The results are summarized in Supplementary Figure S5 and demonstrate the superior ability of the CRNN to accurately predict beyond region used for training. The mean absolute percent error in the extrapolation region was 9.0% ± 3.2 for the CRNN in comparison to 254.7% ± 109.8 for the neural ODE.
3.2 Case 2: EGFR- STAT3 pathway
To further test the capabilities of the Bayesian CRNN, we attempted to recover the reaction network governing the EGFR- STAT3 signaling pathway Bidkhori et al. (2012). Our simplified representation of this pathway consists of seven chemical species and six reactions listed in Table 2. Here we omit the reverse reactions because they cannot be identified from the forward reactions with this framework.
In this case, unlike the simple system in case one, the reaction rates and concentrations vary by one or two orders of magnitude. To account for this difference in scale, we adjust our loss function to use mean absolute percent error (MAPE) instead of MAE. Additionally to allow for more reactions and chemical species, we use L1 regularization on the weights that correspond to the stoichiometric coefficients of the reactions θv, as these would comprise a sparse matrix as the reaction network grows. We continue to use L2 regularization for the weights that correspond to the reaction rates, θr. This change to the loss function is depicted in the equation below.
We sample from the initial conditions ranging from 0 to 1 to obtain 300 training examples. With 5% Gaussian noise added to simulated training data. For training, we set λ = 1e − 8, β = 0.9, the L1 coefficient (λL1) = 1e-4 and the L2 coefficient (λL2) = 1e-5. Step-size hyperparameters α, b, and γ were set to 0.001, 0.15, and 0.005 respectively.
After training, the Bayesian CRNN accurately captures the time course for all species in the simplified EGFR-STAT3 pathway and is robust to noise as shown in Figure 10 and from the score plots in Figure 11, we can see the CRNN also correctly identifies the reactants of all the reactions. Figure 12 shows the uncorrected reactant probabilities and the probability densities for the reaction rates. The true reaction rates are contained within the probability density functions of reactions 1 and 6 depicted in Figure 12 a and f, but the other reactions do not include the true rates despite the time courses of the reactants and products being accurately predicted, demonstrating a potential identifiability issue. However, the average percent deviation from the true rates across a posterior set of 1,000 samples remains low, below 40%, for all reactions except reaction 5 which overestimated the rate six-fold, as shown in Table 3. Reactions 1, 2, and 6 did particularly well with an average percent deviation of 1.22% ± 0.81, 9.74% ± 0.64, and 4.08% ± 1.28 respectively.
FIGURE 10. Comparison of Bayesian chemical reaction neural network prediction compared to training data for EGFR-STAT3 pathway described in case 2. Gaussian noise with standard deviation of 5% was added to the training data. 500 posterior sample predictions are superimposed on the data.

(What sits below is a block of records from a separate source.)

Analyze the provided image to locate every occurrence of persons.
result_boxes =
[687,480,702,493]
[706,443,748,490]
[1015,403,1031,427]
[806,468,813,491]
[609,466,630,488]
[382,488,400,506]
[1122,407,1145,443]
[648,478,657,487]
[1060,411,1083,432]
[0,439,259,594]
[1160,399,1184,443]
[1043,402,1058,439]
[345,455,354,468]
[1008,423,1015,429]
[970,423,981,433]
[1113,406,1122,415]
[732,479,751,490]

FIGURE 11. Recovered score metric for each of the six reactions included in case 2. Score metrics are calculated using equation 6 and represent the weighted probability that a species is a reactant of each reaction. Gaussian noise with standard deviation of 5% was added to the training data.
FIGURE 12. Reactant recovery probability for each of the seven species included in case 2 and posterior distributions of the learned reaction rates for each of the case 2 reactions. Gaussian noise with standard deviation of 5% was added to the training data. A posterior set of 1,000 samples was chosen for the estimation.
4 Discussion
In this study, we combine the previously published chemical reaction neural network (CRNN) Ji and Deng (2021) with a preconditioned Stochastic Gradient Langevin Descent (pSGLD) Markov Chain Monte Carlo (MCMC) stepper Li et al. (2015) of neural ODEs, allowing for the efficient discovery of chemical reaction networks from concentration time course data and quantification of the uncertainty in learned parameters. The specialized form of the CRNN is constrained to satisfy the kinetic equations of reactions, which enables the identification of the learned neural network parameters as the stoichiometric coefficients and reaction rates of the reactions while the Bayesian optimizer provides an estimate of the uncertainty of those parameters.

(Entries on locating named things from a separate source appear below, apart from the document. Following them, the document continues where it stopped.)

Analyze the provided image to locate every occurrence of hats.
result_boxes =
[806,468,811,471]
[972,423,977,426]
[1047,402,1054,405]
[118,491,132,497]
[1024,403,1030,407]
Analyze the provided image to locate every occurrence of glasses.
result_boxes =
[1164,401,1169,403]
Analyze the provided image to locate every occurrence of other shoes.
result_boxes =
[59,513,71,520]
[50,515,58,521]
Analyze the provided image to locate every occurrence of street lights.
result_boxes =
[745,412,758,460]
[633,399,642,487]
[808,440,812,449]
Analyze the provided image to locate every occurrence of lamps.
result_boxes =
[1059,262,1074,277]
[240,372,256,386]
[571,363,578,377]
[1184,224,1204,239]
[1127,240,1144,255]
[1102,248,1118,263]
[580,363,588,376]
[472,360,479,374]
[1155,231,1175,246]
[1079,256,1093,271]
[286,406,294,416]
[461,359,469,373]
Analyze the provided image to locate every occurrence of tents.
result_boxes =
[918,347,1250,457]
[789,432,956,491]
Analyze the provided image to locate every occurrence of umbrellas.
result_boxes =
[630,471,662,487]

We tested the algorithm with a simple system of four reactions and five species. With no noise added to the training data, the algorithm perfectly captured the reaction network and accurately matched the time course for each species. Additionally, the posterior distributions of the reaction rates were centered around the true reaction rates. With the addition of noise (standard deviation of 5% of the true concentration) to the training data, the reaction networks were also accurately captured, however the posterior distributions of the reaction rates were no longer centered at the true value but still contained within the distribution. Even with the addition of a large amount of noise (standard deviation of 50%), the reactants of each reaction were correctly identified, and posterior distributions still contained the true reaction rates. To obtain posterior distributions centered at the true value in cases with added noise it is likely that more data is needed as there are various combinations of reaction rates that minimize the loss between the training data and the learned time courses.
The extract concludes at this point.